Jathy changed everything. Just knowing I can have hair makes me feel better. To be able to not  automatically be the sick one in the room, to have people react to me as me and not a sick person, to look a little more like me. I am so grateful to my sister for this and to members of my family who pitched in on this quite expensive endeavor! Thank you, thank you, thank you.

I am healing a little more everyday. I am making progress in my diet, adding some food and doing okay. I am working on building my strength. I went to see Tricia for a little PT work and to help me get back on track. I’ll see her again next week. I am doing some gentle morning and evening yoga. I’m meditating most every day one or two times! I’m building up my time on the treadmill. I’m trying. But I can tell I’m still a bit anemic, my legs weigh a ton and I’m tired a good deal of the time. I am fighting anxiety left and right, up and down. I could really use some more energy to heal my body and mind.

I saw Dr. Standish yesterday and she was quite impressed with how I looked (I was wearing Jathy!). She agrees with Dr. Kaplan’s plan which is nice to hear, reinforcing. She gave me a Vitamin B shot to boost my red blood cells and give me a mood boost. I have to say I did not really feel much different, but I am hoping it is helping fight my anemia.

It is a beautiful day in Seattle today. A bit chilly but the sun is shining, the sky is blue with white puffy clouds. The kids are coming over tonight to cook dinner for us. Today will be a good day!

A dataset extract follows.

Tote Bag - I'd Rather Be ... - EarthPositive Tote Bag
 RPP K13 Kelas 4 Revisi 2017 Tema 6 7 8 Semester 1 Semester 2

Sending love and gratitude to you all!

Janet

Good day my friends.
I am improving a bit everyday. It is a slow process, regaining my strength, stamina, appetite and allowing my stomach to heal and take in new low fiber~high protein foods each day. But I am on that road. It's somewhat familiar, actually. I think this is what the process has been after each stay in the hospital.

I've slept more in the past week than I can remember. I am NOT a napper as a rule (not to be confused with my husband...he can fall asleep in a nod, almost any time of day!). Up until yesterday there was no way to keep my eyes open in the afternoon. I was taking one or two hour naps each day. I knew it was helping my body to heal and I couldn't have fought it off if I tried. Yesterday I just rested, with no sleep and today we were on the go with appointments and only had time for a small rest. I'm trying to work with this body to give it what it needs but I also have to push it to build back my strength and stamina. That stay in the hospital just took all the wind out of my sail.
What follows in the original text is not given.